Continuing upon the theme ‘Are You Sailing the Seven C’s’, this post follows up the presentation of the first two C’s, Create and Connect, with Change and Challenge.
Change Something (including yourself)
The poet Maya Angelou wrote ‘If you don't like something, change it. If you can’t change it, change your attitude.” Building upon Maya’s statement, what would you like to change? Let’s start big with change the world! What can you do to start to change the world? You could begin to change the way you interact with the environment. You could begin to change the way you interact with the economy. You can change the world of politics by running for office or being a campaign volunteer. You can change your understanding of the world by traveling to places you have never been. You can change your understanding by taking a course, conducting an experiment, starting up a conversation with a stranger or stepping into a place you would never have dreamed of entering before. Are you the type of person who is okay with incremental change or are you primed to be part of big, sweeping change? Consider climate change or regime change - where is your change comfort level pointing? You are probably familiar with Gandhi’s quote ‘Be the change that you wish to see in the world’. I don't know about you, but it’s a challenge in itself to change myself let alone expect other people, places, policies and politics to change. My experience tells me that the two are tightly connected. If you want to see any change outside of yourself, there likely will be an internal calling to change something, be it tiny or huge. Because of the forces of change we can’t control or alter (the storm on the horizon, the tide, the life and death beneath our boat . . . ) this ‘C’ can be the most challenging to navigate, especially if we aren’t aligned with our purpose or true north - which leads to the next ‘C’.

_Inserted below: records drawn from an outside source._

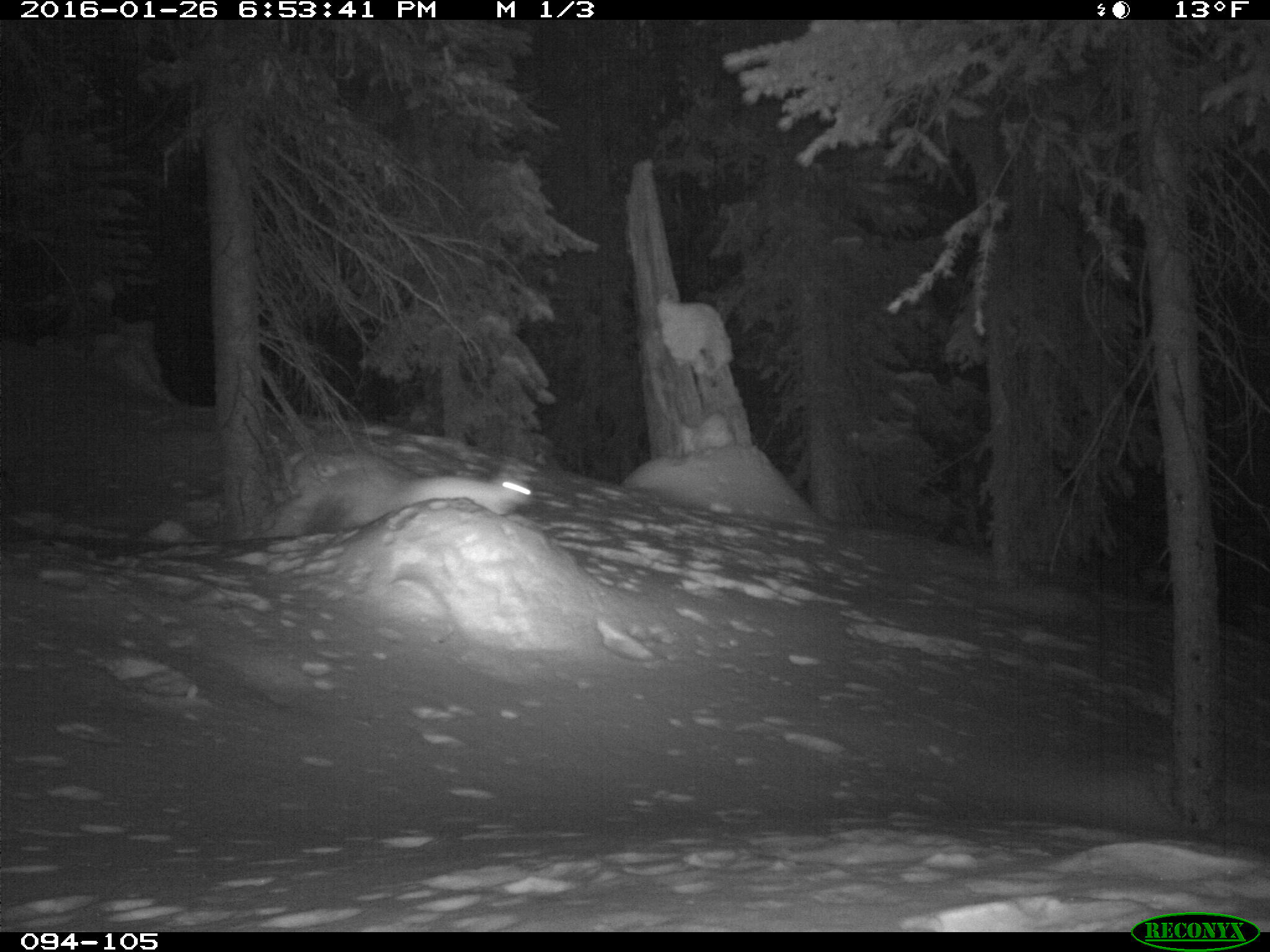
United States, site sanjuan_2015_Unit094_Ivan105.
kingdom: Animalia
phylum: Chordata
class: Mammalia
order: Lagomorpha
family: Leporidae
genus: Lepus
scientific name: Lepus americanus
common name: snowshoe hare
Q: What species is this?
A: Lepus americanus (snowshoe hare).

Typically, challenge is something we come up against. Life is full of challenges to be faced. Martin Luther King, Jr. wrote “The ultimate measure of a man (woman) is not where he/she stands in moments of comfort and convenience, but where he/she stands at times of challenge and controversy”. I couldn’t agree with this more. But let’s also look at challenge through the other end of the lens. Rather than have our lives defined only by how we succeed or fail in dealing with the challenges life throws at us, let’s also define who we are by what we challenge. Let’s begin with the status quo. Do you challenge the status quo? What is your status quo? Do you challenge conventional thinking? Do you challenge belief systems? Are you the type of person who challenges what is perceived to be the truth (the world is flat)? Are you a challenging personality in the best sense of the word? Do you relish the challenge of righting a wrong? Kurt Cobain said, “The duty of youth is to challenge corruption”. Do you feel a duty to challenge something right now?

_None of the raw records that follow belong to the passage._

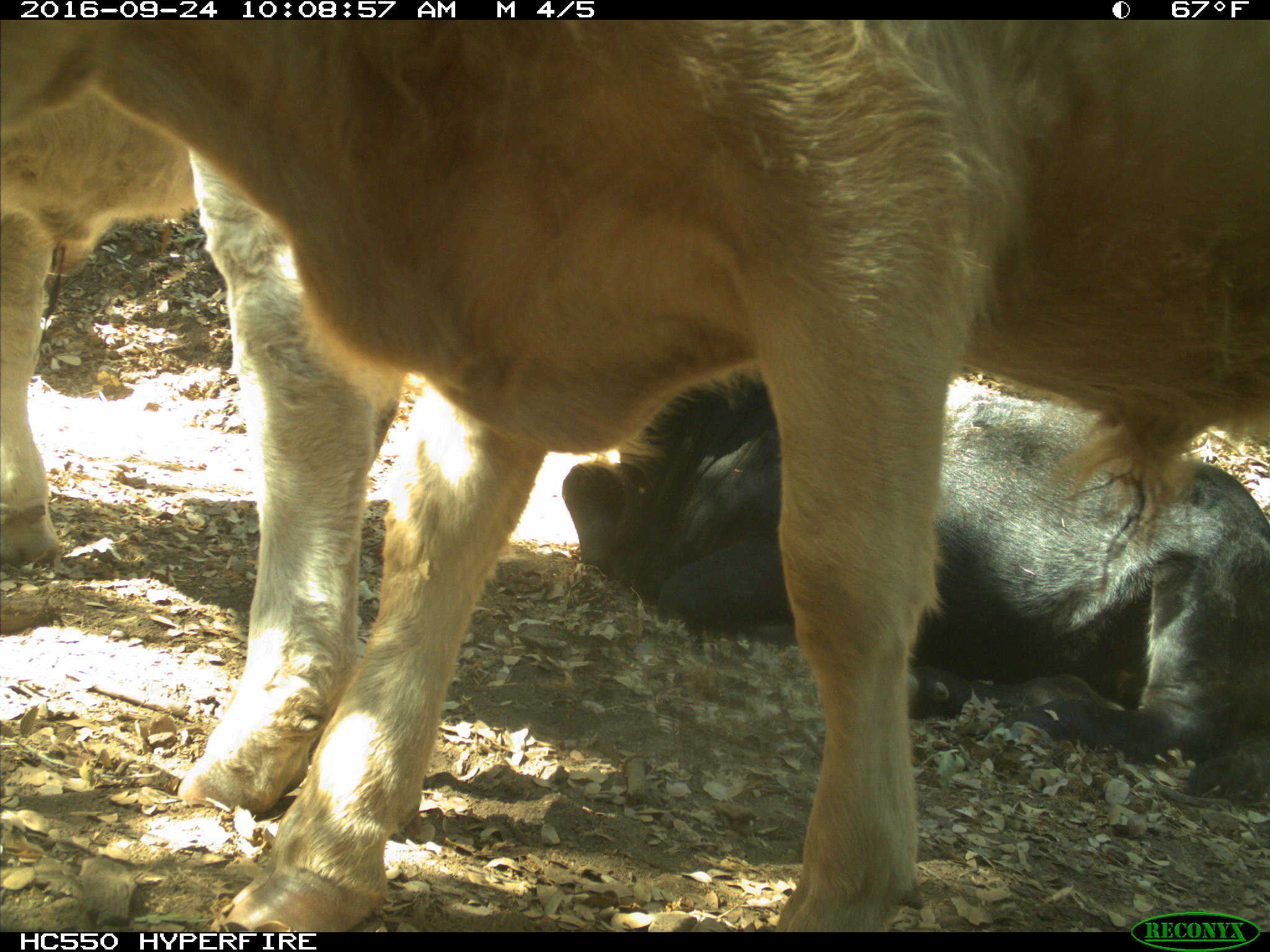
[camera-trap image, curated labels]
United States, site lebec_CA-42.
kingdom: Animalia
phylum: Chordata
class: Mammalia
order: Artiodactyla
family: Bovidae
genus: Bos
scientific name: Bos taurus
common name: domestic cow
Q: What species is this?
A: Bos taurus (domestic cow).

The waters of challenge and change often flow into one another. To begin to challenge the way things are, there’s a good chance you will feel the need to challenge yourself. Challenging yourself (or being in the act of change) can be daunting, frightening and to be avoided at all costs. Apathy is a way to avoid challenging yourself. Distraction or diversion work, too. Apathy and distraction can be especially powerful when you aren’t operating from a point of purpose. It can be a challenge just getting up in the morning let alone finding the wherewithal to challenge the reasons why you believe in a certain political party or dare to question the theory of relativity. No surprise here, but I believe one anecdote is having a purpose, the kind of purpose that can take on all kinds of challenge and to also challenge.